In a 1977 speech, President Jimmy Carter, clad in a sweater and speaking in somber tones, suggested Americans should set thermostats at 65 degrees Fahrenheit during the day and 55 degrees at night to help the U.S. get through a bruising energy shortage. He wasn’t widely praised.
Since the 1970s, however, energy efficiency has become a much more familiar concept. Today, sophisticated software can not only delicately fine-tune thermostat settings but also can manage huge loads at large commercial facilities and make subtle shifts in nearly any home appliance. For over four decades, public power utilities have made efficiency a priority, and now they are trying to determine what works to earn the energy efficiency gains made possible by the latest technology.
Awareness and Alternatives
“We are always looking for new opportunities and programs to increase energy efficiency,” said Aneta Badalian, acting public benefits charge marketing manager for Glendale Water and Power in California. “Public power customers are interested in efficiency for a number of reasons, as are we. It cuts costs, reduces loads at critical times, and can lessen the impact on the environment. We just have to find what is most effective and cost efficient.”
The public power utility, serving about 90,000 electric customers, has had success with a wide range of measures from shade-tree planting to home energy reports that show a customer’s success with energy usage (even compared to similar sized-homes), along with alerts and reports about usage between bills.
Badalian said those methods of informing customers about their usage have been a priority for the utility, as has customer education overall. The utility’s website is packed with residential energy-saving programs and tips.
The think tank Resources for the Future describes an “energy efficiency gap” that may be critical to increasing efficiency. The gap often is caused by a lack of information along with societal and personal preferences. Resources for the Future suggests that labeling products with certifications like Energy Star, offering subsidies, and setting performance requirements work best, along with messaging “nudges,” such as those Glendale has used effectively. Electric bills, for example, can include information about a comparative home’s energy use, or alerts can warn customers about higher usage.

..........

Work order 1>
Summarize the energy efficiency article in two sentences.
Work order 2>
Pick up the energy efficiency article from where it stops and keep writing.
The material that comes after this text is not needed for any task.

Supplied data>

..........

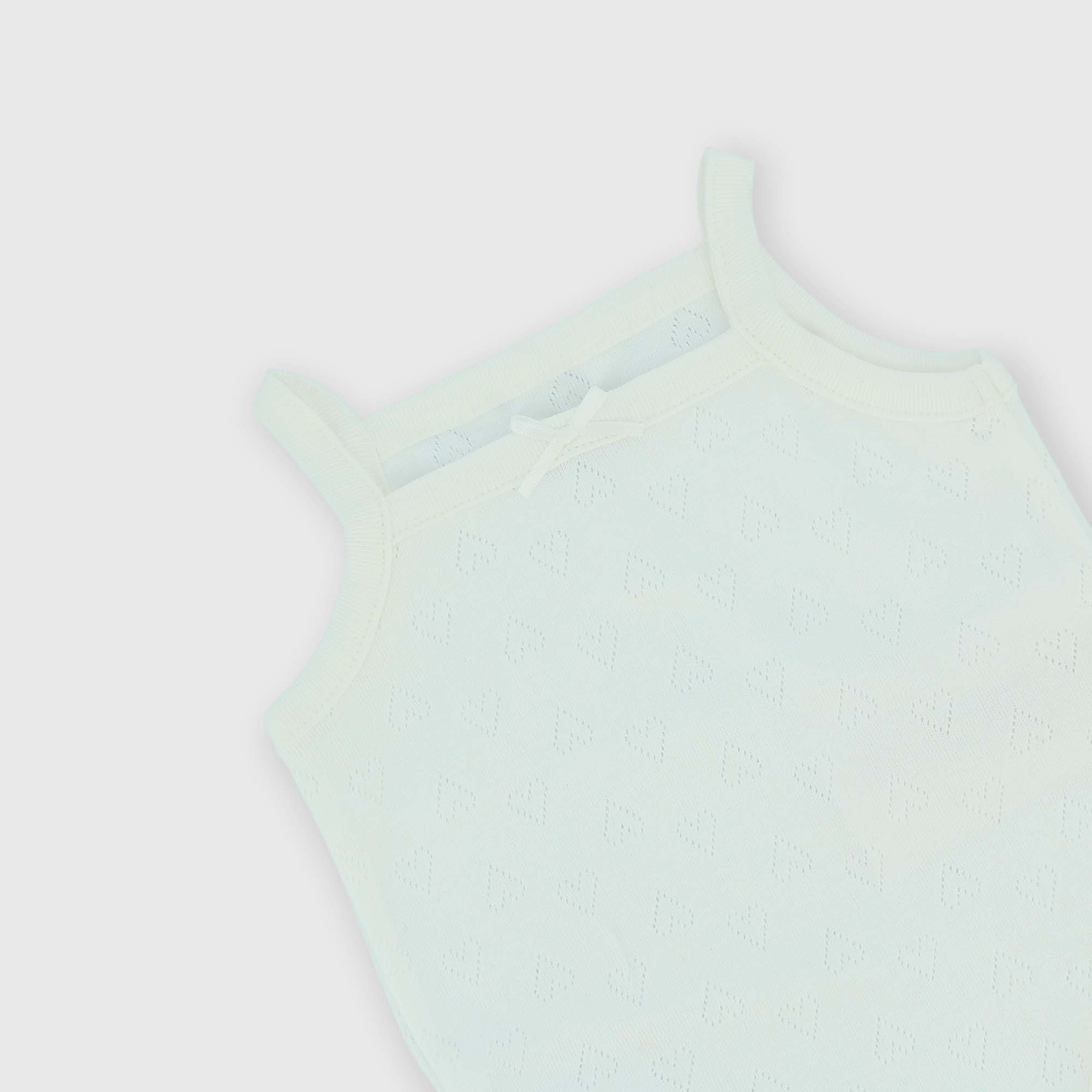 Body
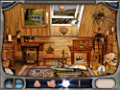 Zdarma stáhnout Angela Young 2: Escape the Dreamscape screenshot 3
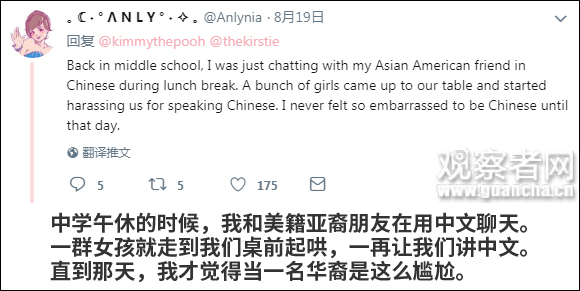 a195.jpg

..........

Answer space 1>
Energy efficiency, which drew little praise when President Jimmy Carter urged Americans to lower their thermostats in 1977, has since become a familiar concept, and public power utilities are now trying to determine what works to earn the gains made possible by the latest technology. Glendale Water and Power has had success with measures ranging from shade-tree planting to home energy reports and usage alerts, while Resources for the Future says product certifications, subsidies, performance requirements, and messaging "nudges" work best to address the "energy efficiency gap."

Answer space 2>
“Customers respond to being reminded if their usage has gone up or how they compare to similar-sized homes,” Badalian said.
The utility estimates that customers acting on personalized home energy reports comprised almost 40% of its energy efficiency savings, trimming 7,255,612 kilowatt-hours during the fiscal year. Its online platform, created with Opower (now a product line under Oracle), has generated 148,000 visits since it was implemented in 2009 and has undergone several advancements.
Even though consumers can often save money by investing in energy-efficient devices, research by experts at Harvard suggests that consumers leave many apparent cost-saving investments unused. Those researchers cited market failures and behavioral tendencies as two of the primary reasons for the gap. The behavioral explanations include inattentiveness, short-sightedness, and making irrational decisions rather than smart economic ones because they don’t have enough information or can’t comprehend the choice.
Matt Hein, energy services manager at Cedar Falls Utilities in Iowa, said public power utilities may have to look for new alternatives in energy efficiency programs.
“Within the residential efficiency sector, energy savings from equipment efficiency is dwindling because baseline equipment is so efficient,” he said. “Future programs will need to encourage beneficial customer behavior, like charging electric vehicles during off-peak times. Educating and incentivizing customers on the benefits of using power differently is increasingly important.”
He said that educating customers in fundamentals is important, as are some incentives. The public power utility, with about 19,000 electric customers, has had success on the residential side with an effort to replace electric resistance heating with heat pumps and Wi-Fi-enabled thermostats. This program includes incentives from CFU and generous federal incentives. Wi-Fi-enabled thermostats improve efficiency now and could pave the way for more demand response initiatives later.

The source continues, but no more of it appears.